Collected data:
⟨

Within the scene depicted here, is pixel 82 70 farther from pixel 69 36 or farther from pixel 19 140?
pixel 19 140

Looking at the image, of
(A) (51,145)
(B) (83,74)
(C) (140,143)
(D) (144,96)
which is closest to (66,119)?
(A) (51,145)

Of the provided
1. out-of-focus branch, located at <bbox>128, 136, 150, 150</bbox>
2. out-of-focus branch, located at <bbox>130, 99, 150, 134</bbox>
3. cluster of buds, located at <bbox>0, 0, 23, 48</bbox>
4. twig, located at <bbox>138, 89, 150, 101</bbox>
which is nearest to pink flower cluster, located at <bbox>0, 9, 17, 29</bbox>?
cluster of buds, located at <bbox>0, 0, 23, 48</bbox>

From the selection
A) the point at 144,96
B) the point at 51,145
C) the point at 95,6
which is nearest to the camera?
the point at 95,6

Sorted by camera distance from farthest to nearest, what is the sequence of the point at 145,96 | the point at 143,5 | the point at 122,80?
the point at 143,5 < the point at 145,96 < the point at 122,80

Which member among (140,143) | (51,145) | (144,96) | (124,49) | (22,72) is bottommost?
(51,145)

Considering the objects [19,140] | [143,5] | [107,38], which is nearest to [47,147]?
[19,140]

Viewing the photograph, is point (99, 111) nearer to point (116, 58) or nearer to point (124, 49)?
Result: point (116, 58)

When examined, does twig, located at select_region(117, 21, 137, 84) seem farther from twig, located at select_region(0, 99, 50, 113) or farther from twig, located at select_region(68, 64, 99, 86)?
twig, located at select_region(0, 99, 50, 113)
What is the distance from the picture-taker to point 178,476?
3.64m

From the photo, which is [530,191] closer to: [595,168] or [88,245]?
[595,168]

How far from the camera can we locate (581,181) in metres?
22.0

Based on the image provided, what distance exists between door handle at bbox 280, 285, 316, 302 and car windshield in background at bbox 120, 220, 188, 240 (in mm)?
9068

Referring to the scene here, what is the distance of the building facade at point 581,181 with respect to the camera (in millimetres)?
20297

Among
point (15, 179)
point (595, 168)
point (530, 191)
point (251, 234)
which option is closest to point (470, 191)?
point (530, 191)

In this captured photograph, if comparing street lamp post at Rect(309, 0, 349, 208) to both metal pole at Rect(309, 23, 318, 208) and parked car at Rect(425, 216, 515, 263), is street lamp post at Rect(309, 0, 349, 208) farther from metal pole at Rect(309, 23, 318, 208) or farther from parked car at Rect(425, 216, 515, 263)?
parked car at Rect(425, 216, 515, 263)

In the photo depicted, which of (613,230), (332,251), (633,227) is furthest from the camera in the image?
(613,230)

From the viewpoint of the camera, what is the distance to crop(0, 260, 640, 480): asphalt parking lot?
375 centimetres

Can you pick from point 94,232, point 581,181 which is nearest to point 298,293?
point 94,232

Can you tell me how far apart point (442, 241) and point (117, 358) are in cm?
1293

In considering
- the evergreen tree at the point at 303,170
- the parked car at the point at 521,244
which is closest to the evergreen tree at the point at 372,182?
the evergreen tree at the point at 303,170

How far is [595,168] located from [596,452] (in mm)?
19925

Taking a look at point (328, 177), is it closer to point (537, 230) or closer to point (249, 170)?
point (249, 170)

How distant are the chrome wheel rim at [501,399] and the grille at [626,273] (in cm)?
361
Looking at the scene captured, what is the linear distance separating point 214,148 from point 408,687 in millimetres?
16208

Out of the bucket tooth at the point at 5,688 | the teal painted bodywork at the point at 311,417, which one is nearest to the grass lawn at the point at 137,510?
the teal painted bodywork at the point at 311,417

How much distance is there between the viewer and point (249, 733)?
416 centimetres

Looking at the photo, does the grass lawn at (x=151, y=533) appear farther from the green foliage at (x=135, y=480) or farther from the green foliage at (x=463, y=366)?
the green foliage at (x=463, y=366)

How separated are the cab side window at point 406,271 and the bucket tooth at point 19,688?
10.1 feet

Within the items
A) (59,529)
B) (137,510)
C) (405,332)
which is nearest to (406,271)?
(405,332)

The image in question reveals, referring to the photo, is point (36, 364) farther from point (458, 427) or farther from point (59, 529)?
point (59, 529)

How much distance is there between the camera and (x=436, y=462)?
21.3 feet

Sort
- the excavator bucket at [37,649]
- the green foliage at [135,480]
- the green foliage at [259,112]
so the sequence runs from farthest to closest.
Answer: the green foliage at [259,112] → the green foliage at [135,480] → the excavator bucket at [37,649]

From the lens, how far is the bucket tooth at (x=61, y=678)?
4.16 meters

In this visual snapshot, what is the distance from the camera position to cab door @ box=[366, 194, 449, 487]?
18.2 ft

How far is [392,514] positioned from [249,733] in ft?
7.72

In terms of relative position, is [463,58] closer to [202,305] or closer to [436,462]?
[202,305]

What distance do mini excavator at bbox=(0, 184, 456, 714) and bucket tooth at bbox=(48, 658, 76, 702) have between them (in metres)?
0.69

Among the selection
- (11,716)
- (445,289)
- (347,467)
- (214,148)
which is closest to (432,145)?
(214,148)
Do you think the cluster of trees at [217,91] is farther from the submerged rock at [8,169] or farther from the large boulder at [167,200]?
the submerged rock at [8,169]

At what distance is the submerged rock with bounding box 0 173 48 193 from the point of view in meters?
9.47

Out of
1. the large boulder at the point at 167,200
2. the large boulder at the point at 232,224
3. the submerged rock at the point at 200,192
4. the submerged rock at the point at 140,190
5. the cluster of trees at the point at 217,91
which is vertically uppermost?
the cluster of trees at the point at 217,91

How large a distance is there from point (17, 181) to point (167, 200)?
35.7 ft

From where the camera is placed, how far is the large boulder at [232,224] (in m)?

⟩

__Goal__:
Put the rows from the line containing "How separated are" through the line containing "4.16 meters", both included, into a Markdown table with the columns Row and Line, numbering each row and skipping blank lines.

__Response__:
| Row | Line |
|---|---|
| 1 | How separated are the cab side window at point 406,271 and the bucket tooth at point 19,688? |
| 2 | 10.1 feet |
| 3 | Within the items |
| 4 | A) (59,529) |
| 5 | B) (137,510) |
| 6 | C) (405,332) |
| 7 | which is nearest to (406,271)? |
| 8 | (405,332) |
| 9 | The image in question reveals, referring to the photo, is point (36, 364) farther from point (458, 427) or farther from point (59, 529)? |
| 10 | point (59, 529) |
| 11 | How much distance is there between the camera and (x=436, y=462)? |
| 12 | 21.3 feet |
| 13 | Sort |
| 14 | - the excavator bucket at [37,649] |
| 15 | - the green foliage at [135,480] |
| 16 | - the green foliage at [259,112] |
| 17 | so the sequence runs from farthest to closest. |
| 18 | Answer: the green foliage at [259,112] → the green foliage at [135,480] → the excavator bucket at [37,649] |
| 19 | From the lens, how far is the bucket tooth at (x=61, y=678)? |
| 20 | 4.16 meters |